Green League chair Ville Niinistö has criticised the government's initiative to cut state support for the cost of medicines by as much as 150 million euros. Opening up pharmacies to market competition has long been an item on Sipilä's government's to-do list.

Apteekin kyltti talon seinässä.
150 million euros in savings could hurt the elderly, says Greens' chair Niinistö. Image: Henrietta Hassinen / Yle

Chair of the Green League, Ville Niinistö has slammed the government for its plans to diminish support for medicine costs by 150 million euros. Niinistö spoke at his party's municipal gathering in Vantaa on Saturday, saying that such measures would hit pensioners with health problems the hardest.

Instead Niinistö suggests that Finnish pharmacies be opened up to market competition. This way officials would no longer need to decide how many pharmacies should be operated in individual areas, and people could more easily become pharmacists.

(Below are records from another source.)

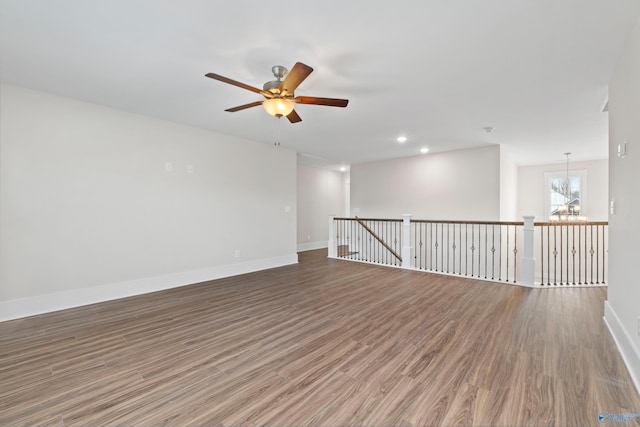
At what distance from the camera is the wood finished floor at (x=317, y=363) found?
1.67 m

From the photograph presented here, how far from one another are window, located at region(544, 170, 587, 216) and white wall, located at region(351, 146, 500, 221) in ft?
11.8

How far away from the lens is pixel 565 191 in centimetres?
779

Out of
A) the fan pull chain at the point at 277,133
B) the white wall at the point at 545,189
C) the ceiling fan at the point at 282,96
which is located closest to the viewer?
the ceiling fan at the point at 282,96

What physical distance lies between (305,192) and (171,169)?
15.4 ft

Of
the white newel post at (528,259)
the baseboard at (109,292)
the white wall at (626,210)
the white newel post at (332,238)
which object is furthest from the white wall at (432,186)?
the baseboard at (109,292)

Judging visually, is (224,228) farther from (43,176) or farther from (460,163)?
(460,163)

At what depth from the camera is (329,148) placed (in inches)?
244

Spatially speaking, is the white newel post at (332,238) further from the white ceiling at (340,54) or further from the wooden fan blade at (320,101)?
the wooden fan blade at (320,101)

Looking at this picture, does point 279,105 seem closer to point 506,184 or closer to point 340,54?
point 340,54

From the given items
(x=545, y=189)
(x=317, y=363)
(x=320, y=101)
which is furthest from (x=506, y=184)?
(x=317, y=363)

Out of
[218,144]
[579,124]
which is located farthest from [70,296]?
[579,124]

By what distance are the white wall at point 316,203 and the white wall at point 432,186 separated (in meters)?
1.26

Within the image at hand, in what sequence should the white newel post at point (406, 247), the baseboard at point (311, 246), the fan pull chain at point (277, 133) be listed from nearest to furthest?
the fan pull chain at point (277, 133), the white newel post at point (406, 247), the baseboard at point (311, 246)

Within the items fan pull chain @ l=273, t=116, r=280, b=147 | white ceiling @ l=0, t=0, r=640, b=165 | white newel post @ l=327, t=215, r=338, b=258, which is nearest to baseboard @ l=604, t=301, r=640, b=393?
white ceiling @ l=0, t=0, r=640, b=165
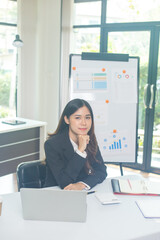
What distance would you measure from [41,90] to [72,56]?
226 cm

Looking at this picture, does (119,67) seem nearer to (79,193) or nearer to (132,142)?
(132,142)

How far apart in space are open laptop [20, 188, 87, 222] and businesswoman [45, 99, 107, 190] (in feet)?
1.42

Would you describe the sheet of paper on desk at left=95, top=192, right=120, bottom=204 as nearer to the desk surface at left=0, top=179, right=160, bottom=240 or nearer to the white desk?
the desk surface at left=0, top=179, right=160, bottom=240

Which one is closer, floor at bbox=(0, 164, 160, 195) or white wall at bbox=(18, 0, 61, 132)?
floor at bbox=(0, 164, 160, 195)

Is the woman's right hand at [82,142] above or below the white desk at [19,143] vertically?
above

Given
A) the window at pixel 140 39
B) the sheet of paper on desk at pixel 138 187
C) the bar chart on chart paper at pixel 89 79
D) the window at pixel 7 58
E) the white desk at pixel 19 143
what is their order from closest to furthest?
the sheet of paper on desk at pixel 138 187, the bar chart on chart paper at pixel 89 79, the white desk at pixel 19 143, the window at pixel 140 39, the window at pixel 7 58

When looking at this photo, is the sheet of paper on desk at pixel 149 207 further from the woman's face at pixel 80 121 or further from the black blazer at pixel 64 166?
the woman's face at pixel 80 121

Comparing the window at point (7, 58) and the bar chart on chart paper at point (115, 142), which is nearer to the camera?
the bar chart on chart paper at point (115, 142)

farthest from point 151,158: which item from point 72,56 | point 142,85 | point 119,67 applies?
point 72,56

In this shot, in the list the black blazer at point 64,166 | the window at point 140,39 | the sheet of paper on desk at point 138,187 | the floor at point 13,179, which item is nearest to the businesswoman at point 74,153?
the black blazer at point 64,166

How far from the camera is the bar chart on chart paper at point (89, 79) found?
259 cm

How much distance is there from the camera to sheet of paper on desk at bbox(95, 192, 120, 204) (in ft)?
5.00

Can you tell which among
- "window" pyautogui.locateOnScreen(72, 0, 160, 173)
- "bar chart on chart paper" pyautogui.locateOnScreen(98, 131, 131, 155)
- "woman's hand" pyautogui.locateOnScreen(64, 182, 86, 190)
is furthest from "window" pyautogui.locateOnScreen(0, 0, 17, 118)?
"woman's hand" pyautogui.locateOnScreen(64, 182, 86, 190)

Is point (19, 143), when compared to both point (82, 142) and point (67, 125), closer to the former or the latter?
point (67, 125)
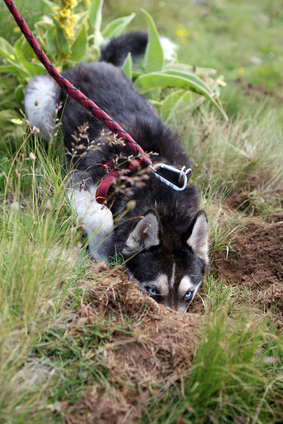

"Figures show that Finnish pharmacists rake in earnings of 90-100 million euros. This is directly linked to the regulation of the price of medicine," Niinistö said.

"Allowing for competition and moving to medicine price ceilings could drop drug prices in Finland. That means that pharmacies would compete in terms of price, quality and location," he went on.

The government has had pharmacy market competition on its agenda from the beginning. So far the new Minister of Social Affairs and Health, Pirkko Mattila has made no comment on the issue.